Archegos Capital causes tremors: US hedge fund failure hits bank balance sheets

Archegos Capital causes tremors
US hedge fund failure hits bank balance sheets

Nomura, Credit Suisse and Deutsche Bank are giving up on the stock market. The reason is payment problems with a US hedge fund. While the German industry leader is likely to get away without any damage, the Swiss are preparing their investors for significant consequences.

A payment default by the US hedge fund Archegos Capital Management threatens to cost several banks dearly. The Swiss institute Credit Suisse warned on Monday of potentially high losses after a major hedge fund based in the US failed to meet additional funding requests last week. Deutsche Bank has since reduced its exposure to Archegos without any losses, as it announced in the evening. Even with the reduction of the remaining customer positions, she does not expect any losses.

The troublesome Archegos called the US Securities and Exchange Commission on the plan. The authority has been monitoring the situation since last week and is in communication with market participants, said a spokesman. The hedge fund did not initially comment.

Deutsche Bank 10.14

The shares of Credit Suisse and the Japanese financial group Nomura, also affected, suffered heavy losses on Monday. The Deutsche Bank share could not completely escape the downward pull – although it had already leaked in the course of the day that the Frankfurt money house was obviously by far less heavily involved in Archegos than other major banks. Before Deutsche Bank issued its statement in the evening, the paper, as the weakest value in the Dax, went out of trading with a price loss of more than three percent. The Credit Suisse share closed the trading day in Zurich with a minus of almost 14 percent – making it the biggest loser in the Swiss benchmark SMI index.

Billions in loss at Credit Suisse expected

Most banks do not mention their defaulting customers by name in their communications. According to media information, they all refer to the Archegos Capital hedge fund. The largest Swiss bank UBS declined to comment on the subject entirely. According to insiders, there is a risk of billions in loss. According to internal estimates, the shortfall is likely to be at least a billion dollars, according to two sources. One of them said the loss was estimated to reach $ 4 billion. This upper limit had previously been mentioned by the “Financial Times”.

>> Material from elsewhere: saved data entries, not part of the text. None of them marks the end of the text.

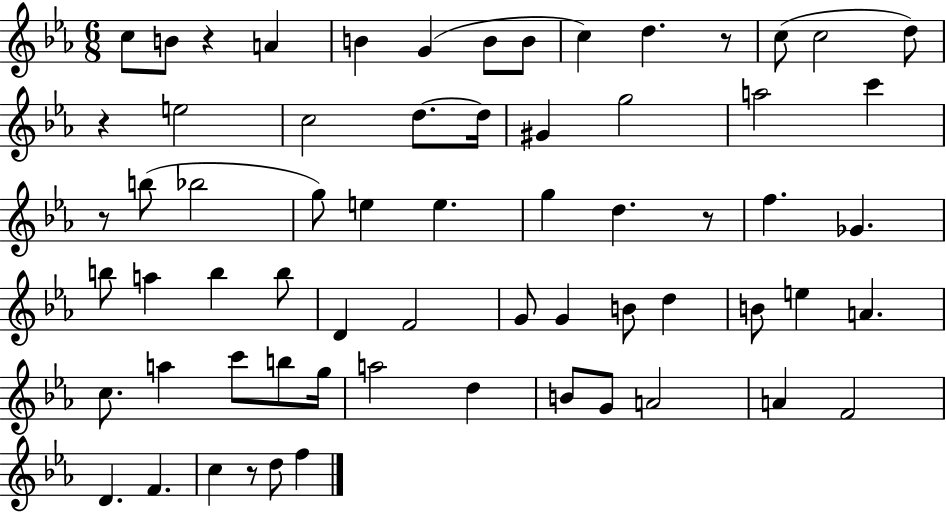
{
  \clef treble
  \numericTimeSignature
  \time 6/8
  \key ees \major
  c''8 b'8 r4 a'4 | b'4 g'4( b'8 b'8 | c''4) d''4. r8 | c''8( c''2 d''8) | \break r4 e''2 | c''2 d''8.~~ d''16 | gis'4 g''2 | a''2 c'''4 | \break r8 b''8( bes''2 | g''8) e''4 e''4. | g''4 d''4. r8 | f''4. ges'4. | \break b''8 a''4 b''4 b''8 | d'4 f'2 | g'8 g'4 b'8 d''4 | b'8 e''4 a'4. | \break c''8. a''4 c'''8 b''8 g''16 | a''2 d''4 | b'8 g'8 a'2 | a'4 f'2 | \break d'4. f'4. | c''4 r8 d''8 f''4 | \bar "|."
}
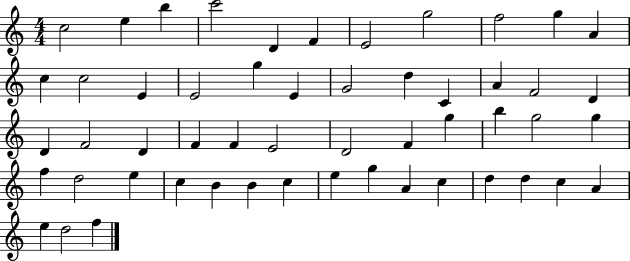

The Japanese financial group Nomura warned of a potentially significant loss to a US customer. The claim amounts to about two billion dollars. Nomura did not want to be more specific.

For Credit Suisse, the hedge fund threatens to become the second expensive default in the first quarter. The bank is already affected by the insolvency of the British-Australian financial conglomerate Greensill, in the course of which the Greensill Bank in Germany went bankrupt.

According to Credit Suisse, it is too early to quantify the loss from the problems with the US hedge fund. But it could be “very significant and essential” for the result of the first quarter. This applies regardless of the positive trends that the bank announced earlier this month. Credit Suisse would like to publish new information on this matter in due course.

Shares placed for $ 30 billion

On Friday, a sell-off of stocks in the US led to sharp falls in the price of a number of companies linked to Archegos, according to an insider. The papers of the media groups ViacomCBS and Discovery had each lost 27 percent of their value. The shares of the Chinese companies Baidu and Tencent Music, which are listed in the USA, fell by a third and almost 50 percent respectively over the course of the week.

Nomura
Nomura 4.98

According to information from informed sources, Deutsche Bank, Goldman Sachs and Morgan Stanley had thrown shares worth around 30 billion dollars on the market on behalf of Archegos. Investors regard systemic risks as unlikely at this point in time, but they were nervous about the extent of the liquidation of Archegos positions and possible further sales.

The company, led by Bill Hwang, emerged from the Tiger Asia hedge fund. The manager reached an agreement in 2012 with the US Securities and Exchange Commission to terminate investigations into insider trading in return for payment of $ 44 million. Archegos, known on the company’s website as a family office, is said to manage around ten billion dollars according to media reports. Hwang could not be reached for comment.